__TASKS TO CARRY OUT__
• 1. In the GDB patch review, restate the part between "We don't really" and "block_iterator_next(&iter)) != NULL)", inclusive, substituting "conventional" for "classic".
• 2. Render the sentence "Our formatting style would have the parenthesis on the next line." from the GDB patch review in Spanish.
• 3. Extend the GDB patch review past its final line.

__QUOTED PASSAGE__
[Begin]
Our formatting style would have the parenthesis on the next line.
Also, you have unnecessary extra parentheses around the
gdbarch_bfd_arch_info calls.

  return PyUnicode_FromFormat
    ("<gdb.Arch...",
     gdbarch_bfd_arch_info (gdbarch)->arch_name,
     ...);


> +}
> +
>  /* Implementation of gdb.architecture_names().  Return a list of all the
>     BFD architecture names that GDB understands.  */
>  
> @@ -391,7 +404,7 @@ PyTypeObject arch_object_type = {
>    0,                                  /* tp_getattr */
>    0,                                  /* tp_setattr */
>    0,                                  /* tp_compare */
> -  0,                                  /* tp_repr */
> +  archpy_repr,                                  /* tp_repr */
>    0,                                  /* tp_as_number */
>    0,                                  /* tp_as_sequence */
>    0,                                  /* tp_as_mapping */
> diff --git a/gdb/python/py-block.c b/gdb/python/py-block.c
> index b9aea3aca69..abf2bae353d 100644
> --- a/gdb/python/py-block.c
> +++ b/gdb/python/py-block.c
> @@ -23,6 +23,7 @@
>  #include "symtab.h"
>  #include "python-internal.h"
>  #include "objfiles.h"
> +#include <sstream>
>  
>  struct block_object {
>    PyObject_HEAD
> @@ -424,6 +425,30 @@ blpy_iter_is_valid (PyObject *self, PyObject *args)
>    Py_RETURN_TRUE;
>  }
>  
> +static PyObject *
> +blpy_repr (PyObject *self)
> +{
> +  const struct block *block;
> +  BLPY_REQUIRE_VALID(self, block);
> +
> +  const auto name = block->function() ? block->function()->print_name() :
> "<anonymous>";
> +
> +  auto iter = block_iterator{};

We don't really use this style, we typically use the more classic:

  block_iterator iter;

I don't think there's a need to zero-initialize it before calling
block_iterator_first.

> +  block_iterator_first(block, &iter);
> +
> +  std::stringstream ss;
> +  const struct symbol *symbol;
> +  while ((symbol = block_iterator_next(&iter)) != NULL)

NULL -> nullptr

> +  {
> +    ss << std::endl;
> +    ss << symbol->print_name() << ",";
> +  }
> +  if (!ss.str().empty())
> +    ss << std::endl;
> +
> +  return PyUnicode_FromFormat("<gdb.Block %s {%s}>", name,
> ss.str().c_str());
> +}
> +
>  int
>  gdbpy_initialize_blocks (void)
[End]
__DATASET EXCERPTS__
[Begin]
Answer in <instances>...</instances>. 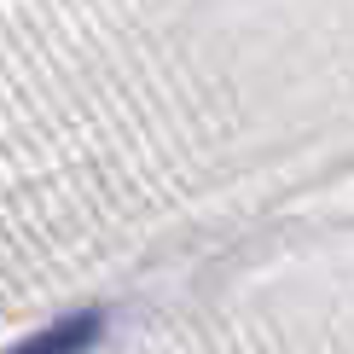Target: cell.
Returning a JSON list of instances; mask_svg holds the SVG:
<instances>
[{
  "label": "cell",
  "instance_id": "1",
  "mask_svg": "<svg viewBox=\"0 0 354 354\" xmlns=\"http://www.w3.org/2000/svg\"><path fill=\"white\" fill-rule=\"evenodd\" d=\"M99 337H105V308H82V314H64L58 326L24 337V343L6 348V354H87Z\"/></svg>",
  "mask_w": 354,
  "mask_h": 354
}]
</instances>
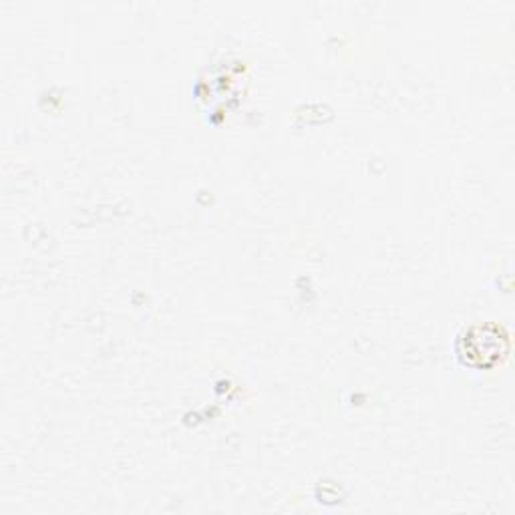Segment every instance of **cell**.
<instances>
[{
  "label": "cell",
  "mask_w": 515,
  "mask_h": 515,
  "mask_svg": "<svg viewBox=\"0 0 515 515\" xmlns=\"http://www.w3.org/2000/svg\"><path fill=\"white\" fill-rule=\"evenodd\" d=\"M475 333H477V328H475ZM505 348H508V340H505V336L501 335V330H497V328H493L492 335L485 330V343H482L479 333L469 335V338H465V353L469 354V363L479 359V364H483V351H485L487 361H490V364H493L501 359Z\"/></svg>",
  "instance_id": "cell-1"
}]
</instances>
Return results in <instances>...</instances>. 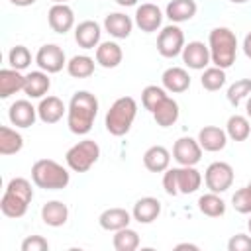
[End]
__RESULTS FOR EACH TASK__
• 1.
We don't really use this style, we typically use the more conventional:

  block_iterator iter;

I don't think there's a need to zero-initialize it before calling
block_iterator_first.

> +  block_iterator_first(block, &iter);
> +
> +  std::stringstream ss;
> +  const struct symbol *symbol;
> +  while ((symbol = block_iterator_next(&iter)) != NULL)

• 2. Nuestro estilo de formato pondría el paréntesis en la línea siguiente.

• 3.
>  {
> @@ -486,7 +511,7 @@ PyTypeObject block_object_type = {
>    0,				  /*tp_getattr*/
>    0,				  /*tp_setattr*/
>    0,				  /*tp_compare*/
> -  0,				  /*tp_repr*/
> +  blpy_repr,				  /*tp_repr*/
>    0,				  /*tp_as_number*/
>    0,				  /*tp_as_sequence*/
>    &block_object_as_mapping,	  /*tp_as_mapping*/
> diff --git a/gdb/python/py-breakpoint.c b/gdb/python/py-breakpoint.c
> index de7b9f4266b..bc80b5eec0e 100644
> --- a/gdb/python/py-breakpoint.c
> +++ b/gdb/python/py-breakpoint.c
> @@ -33,6 +33,7 @@
>  #include "location.h"
>  #include "py-event.h"
>  #include "linespec.h"
> +#include <sstream>
>  
>  extern PyTypeObject breakpoint_location_object_type
>      CPYCHECKER_TYPE_OBJECT_FOR_TYPEDEF ("breakpoint_location_object");
> @@ -967,6 +968,20 @@ bppy_init (PyObject *self, PyObject *args, PyObject
> *kwargs)
>    return 0;
>  }
>  
> +static PyObject *
> +bppy_repr(PyObject *self)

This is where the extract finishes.